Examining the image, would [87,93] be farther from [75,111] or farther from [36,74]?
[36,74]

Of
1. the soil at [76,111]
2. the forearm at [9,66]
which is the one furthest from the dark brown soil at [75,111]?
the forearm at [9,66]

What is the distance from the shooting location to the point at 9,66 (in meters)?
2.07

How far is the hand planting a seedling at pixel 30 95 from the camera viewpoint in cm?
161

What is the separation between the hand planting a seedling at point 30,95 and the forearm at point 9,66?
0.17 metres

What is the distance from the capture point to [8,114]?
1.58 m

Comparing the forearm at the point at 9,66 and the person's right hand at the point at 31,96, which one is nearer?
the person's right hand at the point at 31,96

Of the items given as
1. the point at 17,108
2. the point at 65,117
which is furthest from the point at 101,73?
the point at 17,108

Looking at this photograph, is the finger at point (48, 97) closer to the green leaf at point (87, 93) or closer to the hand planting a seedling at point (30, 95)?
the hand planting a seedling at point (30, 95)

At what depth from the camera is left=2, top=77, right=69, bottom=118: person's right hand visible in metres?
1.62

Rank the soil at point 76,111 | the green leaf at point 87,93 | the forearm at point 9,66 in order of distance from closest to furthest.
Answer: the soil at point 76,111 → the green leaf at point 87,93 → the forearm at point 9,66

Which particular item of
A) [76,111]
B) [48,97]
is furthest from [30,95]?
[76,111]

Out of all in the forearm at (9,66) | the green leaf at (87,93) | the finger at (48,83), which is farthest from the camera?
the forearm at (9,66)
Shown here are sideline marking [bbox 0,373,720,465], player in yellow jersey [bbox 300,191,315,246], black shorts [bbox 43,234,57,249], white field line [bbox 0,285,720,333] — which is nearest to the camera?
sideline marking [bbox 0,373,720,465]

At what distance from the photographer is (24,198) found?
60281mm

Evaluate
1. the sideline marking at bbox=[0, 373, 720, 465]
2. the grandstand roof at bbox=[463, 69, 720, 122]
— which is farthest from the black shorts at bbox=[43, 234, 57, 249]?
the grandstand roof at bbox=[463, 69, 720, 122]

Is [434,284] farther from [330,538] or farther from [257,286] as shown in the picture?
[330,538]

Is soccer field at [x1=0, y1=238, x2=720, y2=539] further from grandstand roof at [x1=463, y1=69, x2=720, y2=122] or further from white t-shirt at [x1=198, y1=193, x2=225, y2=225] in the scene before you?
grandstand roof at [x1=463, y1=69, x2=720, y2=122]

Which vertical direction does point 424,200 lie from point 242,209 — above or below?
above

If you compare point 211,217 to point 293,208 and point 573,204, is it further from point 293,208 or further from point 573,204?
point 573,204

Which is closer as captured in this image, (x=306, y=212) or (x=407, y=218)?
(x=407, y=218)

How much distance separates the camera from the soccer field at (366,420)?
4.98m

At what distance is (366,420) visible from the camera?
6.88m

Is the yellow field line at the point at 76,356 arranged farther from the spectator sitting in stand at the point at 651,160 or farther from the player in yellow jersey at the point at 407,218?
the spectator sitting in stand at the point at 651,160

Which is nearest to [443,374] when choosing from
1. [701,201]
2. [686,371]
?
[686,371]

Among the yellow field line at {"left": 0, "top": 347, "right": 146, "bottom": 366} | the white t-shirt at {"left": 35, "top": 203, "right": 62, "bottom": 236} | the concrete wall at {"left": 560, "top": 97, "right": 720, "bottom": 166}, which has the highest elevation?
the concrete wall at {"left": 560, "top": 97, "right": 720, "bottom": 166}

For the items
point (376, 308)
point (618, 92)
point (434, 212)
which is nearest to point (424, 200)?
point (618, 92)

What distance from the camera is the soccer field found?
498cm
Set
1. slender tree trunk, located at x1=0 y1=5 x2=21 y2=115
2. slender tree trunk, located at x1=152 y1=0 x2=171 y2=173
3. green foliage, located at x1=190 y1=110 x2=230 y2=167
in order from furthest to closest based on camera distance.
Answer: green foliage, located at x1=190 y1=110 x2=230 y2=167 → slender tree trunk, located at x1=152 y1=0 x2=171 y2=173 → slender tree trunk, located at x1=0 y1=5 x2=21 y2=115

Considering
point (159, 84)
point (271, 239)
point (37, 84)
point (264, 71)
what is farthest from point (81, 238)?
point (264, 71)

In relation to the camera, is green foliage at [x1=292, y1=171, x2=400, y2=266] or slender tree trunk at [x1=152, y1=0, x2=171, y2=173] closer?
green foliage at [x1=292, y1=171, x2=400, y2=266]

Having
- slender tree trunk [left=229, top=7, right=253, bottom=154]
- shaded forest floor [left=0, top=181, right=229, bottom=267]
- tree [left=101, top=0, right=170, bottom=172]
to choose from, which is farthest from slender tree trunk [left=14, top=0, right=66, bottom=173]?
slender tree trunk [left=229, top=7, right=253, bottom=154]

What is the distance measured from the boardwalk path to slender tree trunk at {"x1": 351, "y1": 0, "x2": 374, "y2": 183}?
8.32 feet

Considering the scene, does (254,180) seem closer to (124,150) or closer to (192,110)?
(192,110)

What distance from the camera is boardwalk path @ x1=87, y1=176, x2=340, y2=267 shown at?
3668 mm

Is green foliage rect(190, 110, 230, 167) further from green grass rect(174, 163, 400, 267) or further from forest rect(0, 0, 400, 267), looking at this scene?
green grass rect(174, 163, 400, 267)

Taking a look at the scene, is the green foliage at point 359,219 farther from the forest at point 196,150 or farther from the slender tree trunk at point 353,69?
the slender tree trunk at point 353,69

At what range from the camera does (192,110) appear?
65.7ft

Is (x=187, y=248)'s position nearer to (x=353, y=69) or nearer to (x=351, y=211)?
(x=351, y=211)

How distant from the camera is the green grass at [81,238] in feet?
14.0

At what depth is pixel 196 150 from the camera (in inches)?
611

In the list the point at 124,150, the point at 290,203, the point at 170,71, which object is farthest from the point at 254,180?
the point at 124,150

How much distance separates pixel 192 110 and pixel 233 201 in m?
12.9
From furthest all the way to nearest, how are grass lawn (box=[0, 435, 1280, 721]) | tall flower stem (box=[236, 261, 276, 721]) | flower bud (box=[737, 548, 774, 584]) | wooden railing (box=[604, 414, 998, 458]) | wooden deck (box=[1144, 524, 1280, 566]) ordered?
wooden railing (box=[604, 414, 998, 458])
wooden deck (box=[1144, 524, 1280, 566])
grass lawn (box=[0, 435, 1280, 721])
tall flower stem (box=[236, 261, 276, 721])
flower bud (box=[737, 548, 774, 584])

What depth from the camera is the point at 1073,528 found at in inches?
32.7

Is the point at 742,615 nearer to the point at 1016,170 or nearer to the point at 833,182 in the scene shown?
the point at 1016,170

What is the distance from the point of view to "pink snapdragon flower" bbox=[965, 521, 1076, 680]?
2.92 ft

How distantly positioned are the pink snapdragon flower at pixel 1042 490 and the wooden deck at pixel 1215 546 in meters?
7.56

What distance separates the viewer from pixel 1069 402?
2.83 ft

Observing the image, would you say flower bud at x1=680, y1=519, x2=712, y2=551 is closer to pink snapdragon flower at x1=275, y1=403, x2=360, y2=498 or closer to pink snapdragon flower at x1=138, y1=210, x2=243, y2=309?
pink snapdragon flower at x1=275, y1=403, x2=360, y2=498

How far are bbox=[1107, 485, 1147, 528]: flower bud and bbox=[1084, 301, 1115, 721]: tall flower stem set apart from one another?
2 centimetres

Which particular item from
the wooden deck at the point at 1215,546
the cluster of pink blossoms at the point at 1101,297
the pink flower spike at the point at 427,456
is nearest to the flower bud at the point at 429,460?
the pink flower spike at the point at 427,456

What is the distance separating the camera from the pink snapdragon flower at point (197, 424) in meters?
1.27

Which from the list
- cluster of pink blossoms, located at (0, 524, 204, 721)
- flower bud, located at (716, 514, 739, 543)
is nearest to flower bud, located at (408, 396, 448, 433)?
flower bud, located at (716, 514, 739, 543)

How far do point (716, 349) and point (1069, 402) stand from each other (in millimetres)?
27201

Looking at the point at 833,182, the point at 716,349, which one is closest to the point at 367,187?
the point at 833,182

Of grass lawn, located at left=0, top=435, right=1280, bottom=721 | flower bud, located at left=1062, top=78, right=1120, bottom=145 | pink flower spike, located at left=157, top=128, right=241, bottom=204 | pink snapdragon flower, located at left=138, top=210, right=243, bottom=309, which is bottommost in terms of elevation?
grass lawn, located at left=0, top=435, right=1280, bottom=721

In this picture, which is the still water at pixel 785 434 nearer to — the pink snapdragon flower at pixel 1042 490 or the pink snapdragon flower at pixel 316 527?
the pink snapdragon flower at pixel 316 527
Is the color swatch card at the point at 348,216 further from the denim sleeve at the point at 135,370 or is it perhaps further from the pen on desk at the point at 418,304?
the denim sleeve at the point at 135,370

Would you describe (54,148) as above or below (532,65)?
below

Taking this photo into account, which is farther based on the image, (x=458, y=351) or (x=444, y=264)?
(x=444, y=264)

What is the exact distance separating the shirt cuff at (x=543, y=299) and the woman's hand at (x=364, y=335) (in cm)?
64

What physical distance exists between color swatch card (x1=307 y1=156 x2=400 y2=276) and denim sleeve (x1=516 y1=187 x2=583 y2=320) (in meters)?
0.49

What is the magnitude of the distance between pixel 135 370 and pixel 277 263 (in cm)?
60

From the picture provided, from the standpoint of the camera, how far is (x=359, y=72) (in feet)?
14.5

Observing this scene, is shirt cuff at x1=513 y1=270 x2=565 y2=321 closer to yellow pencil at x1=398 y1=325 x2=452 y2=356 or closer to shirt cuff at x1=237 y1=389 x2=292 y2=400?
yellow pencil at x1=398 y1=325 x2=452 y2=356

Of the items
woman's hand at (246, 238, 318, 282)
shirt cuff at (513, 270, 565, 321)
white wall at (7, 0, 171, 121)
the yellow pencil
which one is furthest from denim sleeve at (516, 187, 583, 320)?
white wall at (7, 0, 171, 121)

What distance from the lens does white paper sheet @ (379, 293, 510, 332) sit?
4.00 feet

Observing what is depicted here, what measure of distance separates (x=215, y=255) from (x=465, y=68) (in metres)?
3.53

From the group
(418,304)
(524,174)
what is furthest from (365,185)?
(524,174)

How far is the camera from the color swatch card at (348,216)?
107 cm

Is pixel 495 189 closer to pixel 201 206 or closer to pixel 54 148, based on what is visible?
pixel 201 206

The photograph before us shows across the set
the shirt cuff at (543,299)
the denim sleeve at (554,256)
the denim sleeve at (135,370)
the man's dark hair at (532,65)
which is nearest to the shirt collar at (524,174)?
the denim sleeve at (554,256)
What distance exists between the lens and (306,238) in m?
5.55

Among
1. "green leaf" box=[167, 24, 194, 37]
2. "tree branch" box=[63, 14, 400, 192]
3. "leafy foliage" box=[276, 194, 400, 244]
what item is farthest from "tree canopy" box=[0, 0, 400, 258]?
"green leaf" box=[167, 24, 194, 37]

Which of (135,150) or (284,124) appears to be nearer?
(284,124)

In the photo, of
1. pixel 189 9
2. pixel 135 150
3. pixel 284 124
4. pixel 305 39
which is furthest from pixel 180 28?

========

- THE EXERCISE: Render the stretch from the line containing "Which of (135,150)" through the end of the rows as a Markdown table with columns No. and Text, numbering each line and leaving out blank lines.

- SOLVED EXERCISE:
| No. | Text |
|---|---|
| 1 | Which of (135,150) or (284,124) appears to be nearer? |
| 2 | (284,124) |
| 3 | In the photo, of |
| 4 | 1. pixel 189 9 |
| 5 | 2. pixel 135 150 |
| 6 | 3. pixel 284 124 |
| 7 | 4. pixel 305 39 |
| 8 | which is furthest from pixel 180 28? |